Сейчас сеньор Волтес сидел напротив Адриа, размешивая сахар в чае. Он взглянул Адриа в глаза, и тот почувствовал себя обязанным ответить на этот взгляд, и я сказал: я искренне люблю вашу дочь. И тот перестал размешивать сахар и бесшумно положил ложечку на блюдце.

– Сара никогда тебе о нем не рассказывала?

– О дяде?

– Да.

– Немного рассказывала.

– Насколько немного?

– Ну, что… Что один нацист вытащил его из газовой камеры, чтобы он его обследовал.

– Дядя Хаим покончил с собой в пятьдесят третьем году, и мы всегда задавались вопросом: почему, если он все вынес? Почему, если ему удалось выжить и воссоединиться с семьей… с оставшейся частью семьи?.. И чтобы отдать дань памяти этому «почему», мы хотим быть одни.

И Адриа с самонадеянностью, вызванной неожиданной откровенностью собеседника, ответил: может быть, дядя Хаим покончил с собой, потому что не смог вынести того, что он выжил; потому что чувствовал себя виноватым в том, что не умер.

– Смотри‑ка, мудрец нашелся. Может быть, он сам тебе это рассказал? Вы что, были знакомы?

Да почему же ты не умеешь вовремя промолчать, а?

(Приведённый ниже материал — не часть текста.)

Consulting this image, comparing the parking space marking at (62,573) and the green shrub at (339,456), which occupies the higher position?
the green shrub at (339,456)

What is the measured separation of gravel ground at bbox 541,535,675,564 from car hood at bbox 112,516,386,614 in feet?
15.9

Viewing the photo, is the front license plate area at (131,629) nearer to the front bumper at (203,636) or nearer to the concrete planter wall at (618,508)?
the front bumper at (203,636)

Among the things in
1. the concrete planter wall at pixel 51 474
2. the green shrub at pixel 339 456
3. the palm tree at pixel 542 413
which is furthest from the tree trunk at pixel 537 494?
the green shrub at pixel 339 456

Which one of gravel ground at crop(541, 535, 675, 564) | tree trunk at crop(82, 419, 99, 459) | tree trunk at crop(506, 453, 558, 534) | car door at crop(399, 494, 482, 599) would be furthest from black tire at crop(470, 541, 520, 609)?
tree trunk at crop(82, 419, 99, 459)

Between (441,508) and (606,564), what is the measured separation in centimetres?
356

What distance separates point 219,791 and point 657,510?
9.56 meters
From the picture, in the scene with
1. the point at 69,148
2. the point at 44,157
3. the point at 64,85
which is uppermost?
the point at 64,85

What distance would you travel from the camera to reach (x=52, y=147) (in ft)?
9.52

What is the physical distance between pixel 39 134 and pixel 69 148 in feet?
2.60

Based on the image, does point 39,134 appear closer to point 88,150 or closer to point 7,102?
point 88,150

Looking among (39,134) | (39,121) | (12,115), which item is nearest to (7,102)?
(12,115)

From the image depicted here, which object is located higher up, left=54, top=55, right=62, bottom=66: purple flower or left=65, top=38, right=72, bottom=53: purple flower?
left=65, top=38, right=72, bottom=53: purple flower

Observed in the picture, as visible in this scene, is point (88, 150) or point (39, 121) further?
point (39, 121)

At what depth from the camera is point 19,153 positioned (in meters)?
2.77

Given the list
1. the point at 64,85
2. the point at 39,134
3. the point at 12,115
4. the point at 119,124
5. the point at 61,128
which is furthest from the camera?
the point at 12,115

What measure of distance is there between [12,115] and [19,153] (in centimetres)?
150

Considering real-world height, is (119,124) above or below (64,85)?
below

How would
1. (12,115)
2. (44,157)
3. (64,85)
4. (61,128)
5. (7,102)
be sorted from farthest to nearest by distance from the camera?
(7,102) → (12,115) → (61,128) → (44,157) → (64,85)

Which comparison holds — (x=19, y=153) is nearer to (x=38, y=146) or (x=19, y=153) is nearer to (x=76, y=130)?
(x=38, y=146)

– Простите. Я не хотел вас обидеть.

Сеньор Волтес снова взял ложечку и стал помешивать чай – наверняка чтобы сосредоточиться. Когда Адриа уже думал, что разговор окончен, сеньор Волтес продолжил монотонно, словно произносил заученный текст; словно то, что он говорил, было ритуальной частью отмечания дня памяти дяди Хаима:

– Дядя Хаим был образованным человеком, именитым врачом, и, вернувшись из Освенцима, когда окончилась война, он не захотел взглянуть нам в глаза. Он приехал к нам, потому что мы были его единственными родственниками. Он не был женат. Его брат, дедушка Сары, умер в тридцать девятом году в поезде при перевозке. Этот поезд организовали вишисты[295], чтобы способствовать мировой этнической чистке. Его брат. А его свояченица не пережила позора и умерла в тюрьме Дранси перед отправкой. И он годы спустя вернулся в Париж к единственной своей родственнице, к племяннице. Он так больше и не возобновил врачебную практику. А когда мы поженились, то настояли на том, чтобы он переехал к нам. Когда Саре было три годика, дядя Хаим сказал Рашели, что идет пропустить рюмочку пастиса[296]в «Оберже», взял Сару на руки, поцеловал, поцеловал Макса, которого как раз привели из детского сада, нахлобучил шляпу и вышел из дому, насвистывая анданте из Седьмой симфонии Бетховена. Через полчаса мы узнали, что он бросился в Сену с моста Пон‑Нёф.

– Мои соболезнования, сеньор Волтес.

– И мы отдаем ему дань памяти. Ему и другим нашим близким родственникам – их четырнадцать, – ставшим жертвами Шоа[297]. Мы выбрали этот день, потому что это единственная известная дата смерти на всех. Их просто уничтожили – мы знаем – без тени сочувствия, во имя нового мира.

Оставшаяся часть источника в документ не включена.